Je ne veux même pas penser à ce qu'aurait été ma vie si je ne m'étais pas rendue, ce jour-là, à l'unité de prise en charge des femmes victimes de violence relevant de la police. Après les avoir contactés, je me suis sentie valorisée et, surtout, soutenue. C'était tellement rassurant d'être entourée de personnes bienveillantes".

* Le nom et les informations personnelles ont été modifiés pour protéger l'identité de la personne.

En 2018, dès la publication de la loi 103-13 relative aux violences à l’égard des femmes, la DGSN en partenariat avec ONU Femmes ont lancé un programme portant sur la prévention, protection et réponse à la violence à l'égard des femmes et des filles au Maroc. Ce programme, est réalisé avec le financement et le soutien du gouvernement du Canada.

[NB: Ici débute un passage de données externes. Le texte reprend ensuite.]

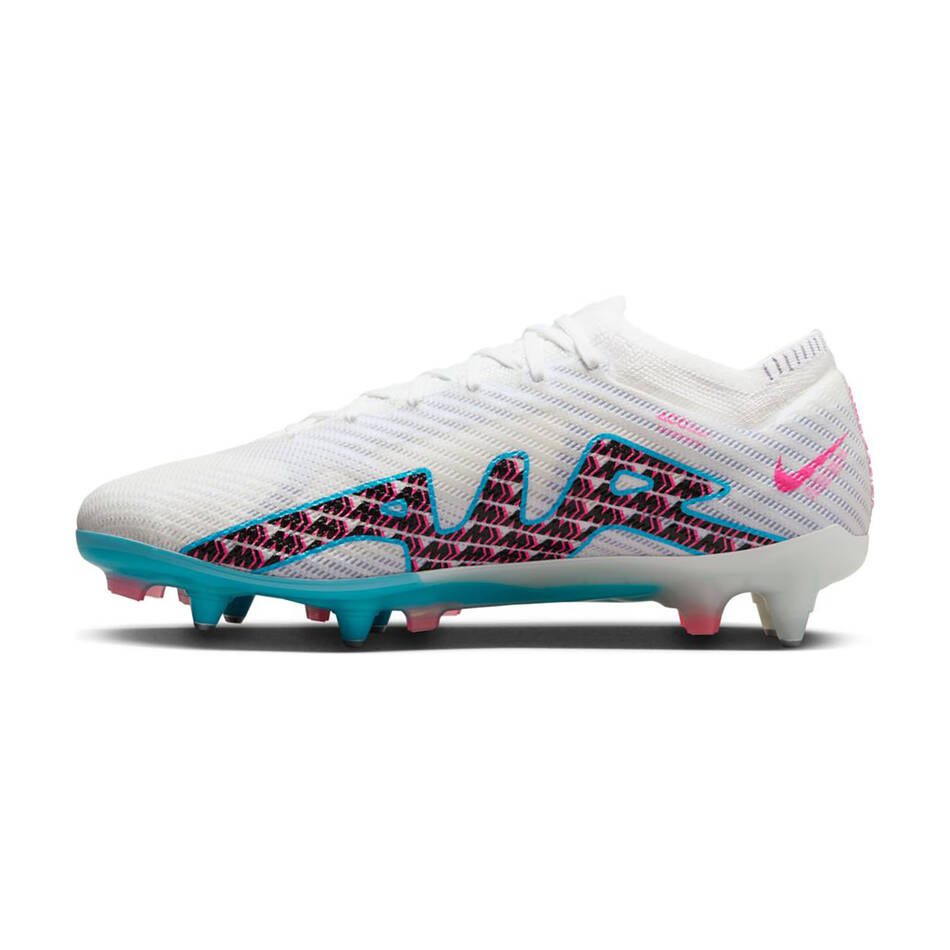 NIKE Zoom Vapor 15 Elite SG-Pro AC Erkek Krampon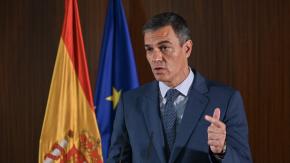 Gobierno de España afirma que desea "mantener las mejores relaciones con el pueblo venezolano"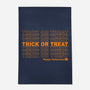 Trick Or Treat Happy Halloween-none indoor rug-goodidearyan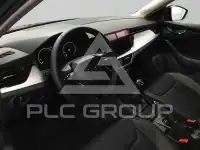 2022 Skoda Scala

Il vise à renforcer la protection et la promotion des droits des femmes et à créer un environnement favorable pour les femmes et les filles victimes de violences grâce à la mise en place des services essentiels accessibles et de qualité, en particulier les services de police et de justice

En collaboration avec l'UNFPA, le PNUD, l'UNODC et l'OMS, ONU Femmes a élaboré un programme régional pour lutter contre la violence à l'égard des femmes et des filles dans les États Arabes, afin de faire le lien entre la recherche et les recommandations politiques, de fournir des conseils pour adapter les normes internationales de prestation de services à la région, et de renforcer la compréhension et la collaboration inter-agence dans plusieurs domaines tels que la prévention.